Pokok-Pokok Paham Aliran Jabariyah
Paham
Jabariyah bertolak belakang dengan paham Qadariyah. Menurut Jabariyah, manusia
tidak mempunyai kemampuan untuk memilih dan mewujudkan perbuatannya. Segala
gerak dan perbuatan yang dilakukan manusia pada hakikatnya dari Allah semata.
Meskipun demikian, manusia tetap mendapatkan pahala atau siksa karena perbuatan
baik atau jahat yang dilakukannya. Paham bahwa perbuatan yng dilakukan manusia
adalah sebenarnya perbuatan Tuhan, tanpa menafikan adanya pahala dan siksa.

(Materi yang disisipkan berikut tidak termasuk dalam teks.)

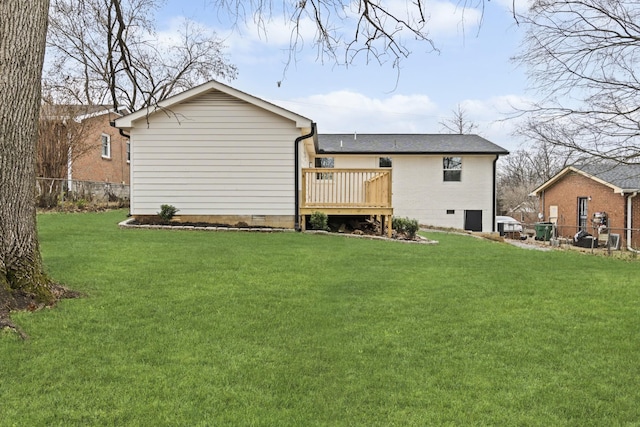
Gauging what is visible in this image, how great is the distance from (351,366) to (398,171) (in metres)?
18.1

Menurut paham ini manusia tidk hanya bagaikan
wayang yang digerakkan oleh dalang, tapi manusia tidak mempunyai bagian sama
sekali dalam mewujudkan perbuatannya. Pndangan tersebut disandarkan pada
beberapa ayat dalam Al-qur’an, seperti QS Al-Anfal yang artinya :
“Tidak ada bencana yang
menimpa bumi dan diri kamu, kecuali telah ditentukan di dalam buku sebelum kamu
wujud”
Jika seseorang
menganut paham ini, ia akan menjadi pasrah, tidak ada semangat dan kreatifitas
untuk mengikuti perkembangan dan kemajuan masyarakat, sehingga tetap
terbelakang.
Para penganut mazhab ini ada yang ekstrim, dan ada pula
yang moderat. Jahm bin Shafwan termasuk orang yang ekstrim. Sedangkan yang
moderat antara lain adalah : Husain bin Najjar, Dhirar bin Amru, dan Hafaz al
Fardi yang mengambil jalan tengah antara Jabariyah dan Qadariyah.
Meski pun kaum
Jabariyah dan Qadariyah sudah musnah, namun ajarannya masih tetap dilestarikan
oleh kaum Muktaziah yang menjadi pewaris kedua pemahaman tersebut dan mengadopsi
pokok-pokok ajarannya. Imam Syafi’i menyebut Wasil, Umar, dan Ghilan al-Dimasyq
sebagai tiga serangkai yang seide. Itulah sebabnya kaum muktazilah dinamakan
juga kaum Jabariyah dan Qadariyah.
Disebut
Qadariyah karena mereka mewarisi isi paham mereka tentang penolakan terhadap
takdir, dan menyandarkan semua perbuatan manusia kepada dirinnya sendiri tanpa
ada intervensi Allah. Disebut Jabariyah karena mereka mewarisi dari paham
penolakan mereka yang meniadakan sifat-sifat Allah, Al-Qur’an itu makhluk, dan pengingkaran
mereka mengenai kemungkinan melihat Allah dengan mata kepala di hari kiamat.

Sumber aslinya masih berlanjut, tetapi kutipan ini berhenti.